Après quelques véroniques au tracé approximatif, puis une pique prise en cabeceant, le quatrième Pedraza revint dans le matelas sans y subir de châtiment. Brindée au public, la seconde faena du français débute par un désarmé alors que le garçon à genou au centre esquissait un derechazo. Peu importe, Juan poursuivit par une passe cambiada de rodillas qui sera suivi de conq derechazos et d’un pecho toujours dans la même position.Suivront deux séries sur la main droite en courant la main, compas ouvert. Le passage à gauche sera moins abouti et donc réduit à sa plus simple expression. Retour à droite mais en version brouillon avec un final encimista torchonné. Les bernadinas finales rattrapent un peu le coup et l’engagement à l’épée fait le reste. La fougue et le courage déployés vaudront une oreille que le public aurait voulu doublée, une pétition que le palco refusa de valider. Bronca à l’autorité et deux vueltas.
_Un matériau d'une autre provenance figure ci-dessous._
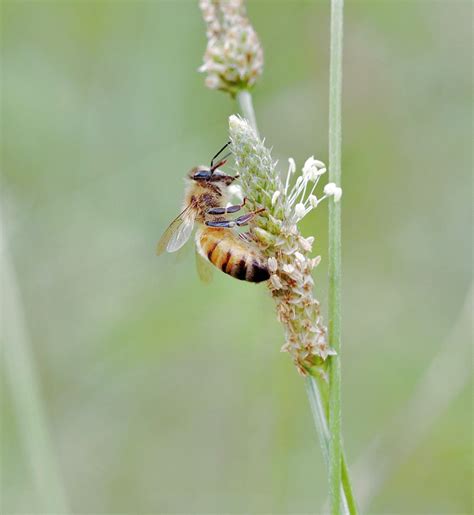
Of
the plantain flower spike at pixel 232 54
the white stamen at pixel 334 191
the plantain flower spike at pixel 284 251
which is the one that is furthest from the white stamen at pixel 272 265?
the plantain flower spike at pixel 232 54

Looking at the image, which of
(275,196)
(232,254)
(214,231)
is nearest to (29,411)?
(214,231)

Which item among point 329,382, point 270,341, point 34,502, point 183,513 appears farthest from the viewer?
point 183,513

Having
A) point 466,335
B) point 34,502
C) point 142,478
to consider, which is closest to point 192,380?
point 142,478

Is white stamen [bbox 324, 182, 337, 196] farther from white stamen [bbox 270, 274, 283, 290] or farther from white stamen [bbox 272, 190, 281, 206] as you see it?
white stamen [bbox 270, 274, 283, 290]

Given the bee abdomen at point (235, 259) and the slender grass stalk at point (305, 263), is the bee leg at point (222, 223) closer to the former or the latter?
the bee abdomen at point (235, 259)

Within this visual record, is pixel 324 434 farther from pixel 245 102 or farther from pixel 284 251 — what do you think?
pixel 245 102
RAS au capote face au dernier toro de la feria qui poussera ensuite sur deux piques. Brindée au chanteur du désormais traditionnel « Se Canto » entonné à la fin du cinquième toro, la dernière faena de Juan Leal, débutée sur la main droite, fut d’inégale intensité, avant passage à gauche de moindre valeur, l’ensemble s’affichant plus tremendista qu’artistique mais portant sur le public. Le frisson finit par payer, malgré un chapelet de circulaires inversées pas toujours du meilleur goût. Entière delantera et caida en se jetant une nouvelle fois sur le bicho et tombent les deux oreilles convoitées. On aime, ou pas (personnellement ce n’est pas ma tasse de thé) mais ça porte indiscutablement sur le public. Vuelta avec José Ignacio Sanchez, représentant de la ganaderia.

Puerta Grande pour Juan Leal qui a su faire passer l’émotion dans les gradins et s’achever la Feria sur une bonne note. On y associera le grand lot de Pedraza. Si ça peut inciter les gens à revenir, c’est déjà ça de gagné !

Prix au meilleur picador (Peña Emilio Oliva) pour Tito Sandoval.